The prenatal group (n = 19) comprised 9 (47%) males and 10 (53%) females. Among them, 16 out of 19 (84%) underwent invasive fetal DNA testing after normal pregnancy follow-up including NT and first trimester ultrasound scan, while 3/19 were tested due to fetal sonography findings, such as ventricular septal defect (VSD), aberrant right subclavian artery (ARSA), and fetal brain ventriculomegaly.

Regarding the mode of inheritance within this group, out of the 19 cases, 9 (47%) exhibited maternal inheritance, 2 (10%) displayed paternal inheritance, and one case did not display maternal inheritance, although the father did not undergo CMA testing. In seven cases, parental testing was not done. In one case where the maternal inheritance, the grandmother found to be a carrier as well. Remarkably, all transmitting mothers and grandmother appeared to be unaffected. However, among the two transmitting fathers, one had mild symptoms, specifically ADHD.

In nine cases within this group, couples chose to terminate their pregnancies. This comprised six males and three females. It is noteworthy that two of these cases were associated with trisomy 21 detected in fetal chromosomes, involving one male and one female fetus. Unfortunately, for the remaining ten prenatal cases, there is an absence of follow-up data pertaining to their development and cognitive outcomes.

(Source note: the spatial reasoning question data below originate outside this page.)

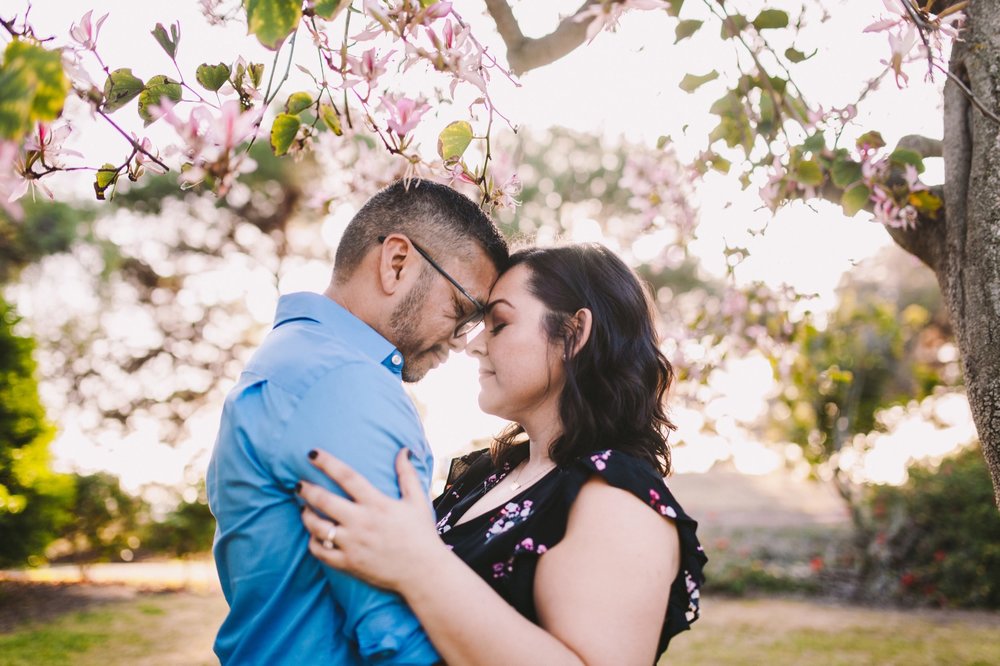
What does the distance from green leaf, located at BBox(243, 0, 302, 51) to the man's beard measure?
Answer: 0.84 m

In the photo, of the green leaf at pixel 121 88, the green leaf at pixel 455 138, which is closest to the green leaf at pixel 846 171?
the green leaf at pixel 455 138

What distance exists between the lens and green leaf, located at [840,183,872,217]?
2.30 metres

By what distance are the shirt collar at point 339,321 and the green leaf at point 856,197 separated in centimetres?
144

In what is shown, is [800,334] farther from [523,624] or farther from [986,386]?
[523,624]

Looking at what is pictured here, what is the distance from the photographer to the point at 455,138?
1.77 m

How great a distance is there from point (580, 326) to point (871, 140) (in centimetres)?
105

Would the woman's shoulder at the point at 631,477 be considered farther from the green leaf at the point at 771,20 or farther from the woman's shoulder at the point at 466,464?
the green leaf at the point at 771,20

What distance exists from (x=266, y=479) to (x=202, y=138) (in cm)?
67

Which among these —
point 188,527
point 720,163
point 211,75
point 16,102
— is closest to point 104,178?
point 211,75

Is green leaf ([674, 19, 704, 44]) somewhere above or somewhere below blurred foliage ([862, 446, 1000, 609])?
above

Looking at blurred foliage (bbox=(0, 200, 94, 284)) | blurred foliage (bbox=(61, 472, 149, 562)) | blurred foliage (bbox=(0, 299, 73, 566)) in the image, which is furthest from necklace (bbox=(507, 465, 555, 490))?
blurred foliage (bbox=(0, 200, 94, 284))

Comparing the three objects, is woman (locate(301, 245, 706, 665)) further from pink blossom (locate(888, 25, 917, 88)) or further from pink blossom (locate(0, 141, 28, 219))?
pink blossom (locate(888, 25, 917, 88))

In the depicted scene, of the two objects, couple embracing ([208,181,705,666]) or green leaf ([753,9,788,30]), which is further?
green leaf ([753,9,788,30])

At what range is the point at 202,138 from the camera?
1149 millimetres
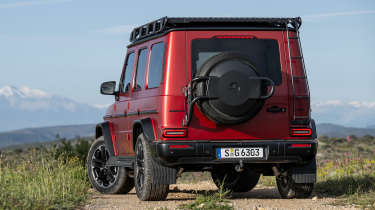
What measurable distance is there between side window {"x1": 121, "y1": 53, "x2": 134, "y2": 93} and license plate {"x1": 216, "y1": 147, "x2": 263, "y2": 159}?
2.39 meters

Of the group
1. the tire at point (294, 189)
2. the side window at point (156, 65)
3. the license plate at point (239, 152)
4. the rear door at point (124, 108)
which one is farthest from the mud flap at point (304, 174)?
the rear door at point (124, 108)

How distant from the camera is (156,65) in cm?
929

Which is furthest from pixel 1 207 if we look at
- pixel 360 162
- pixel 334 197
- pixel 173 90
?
pixel 360 162

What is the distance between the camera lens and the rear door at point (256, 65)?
8742 millimetres

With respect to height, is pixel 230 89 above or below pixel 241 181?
above

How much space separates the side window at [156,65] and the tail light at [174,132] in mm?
693

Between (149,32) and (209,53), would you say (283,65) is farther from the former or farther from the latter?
(149,32)

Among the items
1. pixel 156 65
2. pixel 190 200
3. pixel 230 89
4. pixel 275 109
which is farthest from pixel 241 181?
pixel 230 89

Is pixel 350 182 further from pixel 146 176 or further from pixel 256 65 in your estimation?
pixel 146 176

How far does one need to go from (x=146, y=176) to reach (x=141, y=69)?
1720 millimetres

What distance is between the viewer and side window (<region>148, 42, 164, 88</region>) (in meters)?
9.05

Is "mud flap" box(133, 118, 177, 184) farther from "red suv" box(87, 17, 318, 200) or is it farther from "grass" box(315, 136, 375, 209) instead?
"grass" box(315, 136, 375, 209)

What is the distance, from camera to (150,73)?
9492 millimetres

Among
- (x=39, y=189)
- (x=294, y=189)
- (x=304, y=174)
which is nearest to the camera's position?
(x=39, y=189)
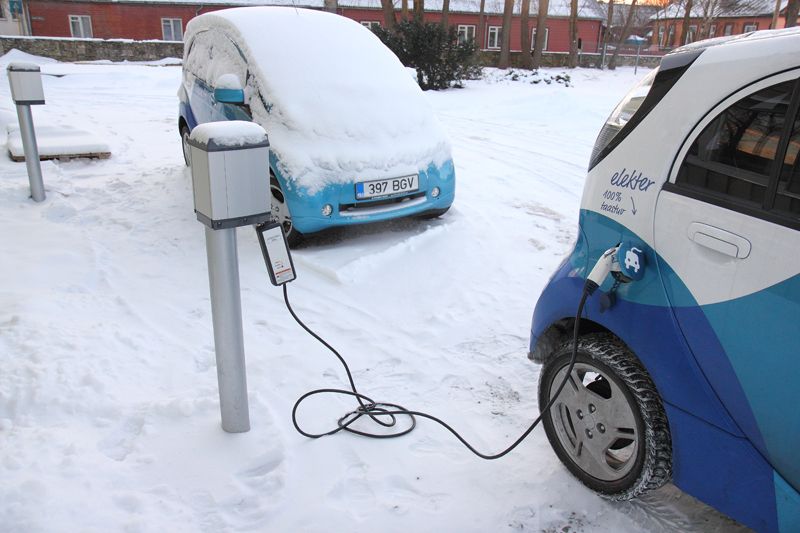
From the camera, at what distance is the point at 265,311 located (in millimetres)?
4328

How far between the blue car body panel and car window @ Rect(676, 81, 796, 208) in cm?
31

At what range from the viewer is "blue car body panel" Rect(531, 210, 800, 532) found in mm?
1927

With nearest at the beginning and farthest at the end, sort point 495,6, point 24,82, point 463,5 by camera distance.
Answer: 1. point 24,82
2. point 463,5
3. point 495,6

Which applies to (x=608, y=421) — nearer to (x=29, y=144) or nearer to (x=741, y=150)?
(x=741, y=150)

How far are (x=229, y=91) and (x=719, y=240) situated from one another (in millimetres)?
4424

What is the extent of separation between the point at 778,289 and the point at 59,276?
453 centimetres

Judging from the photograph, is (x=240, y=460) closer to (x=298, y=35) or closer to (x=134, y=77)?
(x=298, y=35)

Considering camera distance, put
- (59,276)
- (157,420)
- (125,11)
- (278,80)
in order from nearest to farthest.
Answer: (157,420)
(59,276)
(278,80)
(125,11)

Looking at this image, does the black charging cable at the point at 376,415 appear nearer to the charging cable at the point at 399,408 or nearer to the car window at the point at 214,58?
the charging cable at the point at 399,408

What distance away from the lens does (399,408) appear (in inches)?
129

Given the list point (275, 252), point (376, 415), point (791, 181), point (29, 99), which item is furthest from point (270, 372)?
point (29, 99)

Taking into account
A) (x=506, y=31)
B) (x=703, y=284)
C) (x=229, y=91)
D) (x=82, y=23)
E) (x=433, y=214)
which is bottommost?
(x=433, y=214)

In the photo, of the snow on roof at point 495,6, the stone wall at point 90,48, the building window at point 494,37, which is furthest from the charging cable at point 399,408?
the building window at point 494,37

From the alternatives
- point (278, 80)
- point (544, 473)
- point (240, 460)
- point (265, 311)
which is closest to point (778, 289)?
point (544, 473)
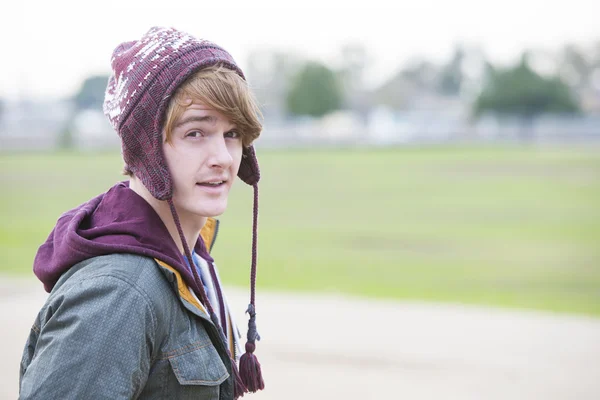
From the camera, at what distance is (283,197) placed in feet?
80.4

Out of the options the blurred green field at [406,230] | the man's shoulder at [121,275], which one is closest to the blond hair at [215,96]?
the man's shoulder at [121,275]

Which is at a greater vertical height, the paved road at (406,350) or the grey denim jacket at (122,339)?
the grey denim jacket at (122,339)

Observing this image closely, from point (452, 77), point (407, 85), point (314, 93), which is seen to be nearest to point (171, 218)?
point (314, 93)

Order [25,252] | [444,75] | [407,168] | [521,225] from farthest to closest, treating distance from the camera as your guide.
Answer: [444,75], [407,168], [521,225], [25,252]

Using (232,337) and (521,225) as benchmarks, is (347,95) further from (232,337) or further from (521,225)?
(232,337)

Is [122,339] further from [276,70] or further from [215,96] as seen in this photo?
[276,70]

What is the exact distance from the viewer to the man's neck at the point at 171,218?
6.14 feet

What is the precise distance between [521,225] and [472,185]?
11496 mm

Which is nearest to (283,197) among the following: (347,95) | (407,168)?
(407,168)

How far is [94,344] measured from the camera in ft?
5.08

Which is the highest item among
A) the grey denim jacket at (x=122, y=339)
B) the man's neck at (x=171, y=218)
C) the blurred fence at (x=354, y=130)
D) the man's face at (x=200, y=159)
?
the man's face at (x=200, y=159)

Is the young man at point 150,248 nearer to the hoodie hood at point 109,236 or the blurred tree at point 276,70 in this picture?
the hoodie hood at point 109,236

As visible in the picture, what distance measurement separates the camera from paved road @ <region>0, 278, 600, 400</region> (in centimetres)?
517

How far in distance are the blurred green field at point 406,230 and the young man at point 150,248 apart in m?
7.43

Furthermore, a total of 15 family members from 12 families underwent testing. This subset consisted of ten females (nine mothers and one grandmother) and five males (two fathers, one sibling and two terminated fetuses). Interestingly, aside from the parent from whom the duplication was inherited, one grandmother, one male sibling mildly affected (including ADHD and requiring education in a smaller classroom setting), and two male fetuses (siblings of two index patients) whose pregnancies were terminated.

Postnatal group

The postnatal group included seven cases, with three (43%) males and four (57%) females, all of whom were children under 5 years of age. Among them, three (42%) cases exhibited maternal inheritance, one (14%) displayed paternal inheritance, and the mode of inheritance remained unknown in three cases. Furthermore, a total of five family members of the postnatal group across four families, (including the parents from whom the duplication was inherited) were found to carry the duplication. Among them were three unaffected females, one healthy uncle, and one father who reported having ADHD. A comprehensive cohort flowchart displayed in Fig. 2.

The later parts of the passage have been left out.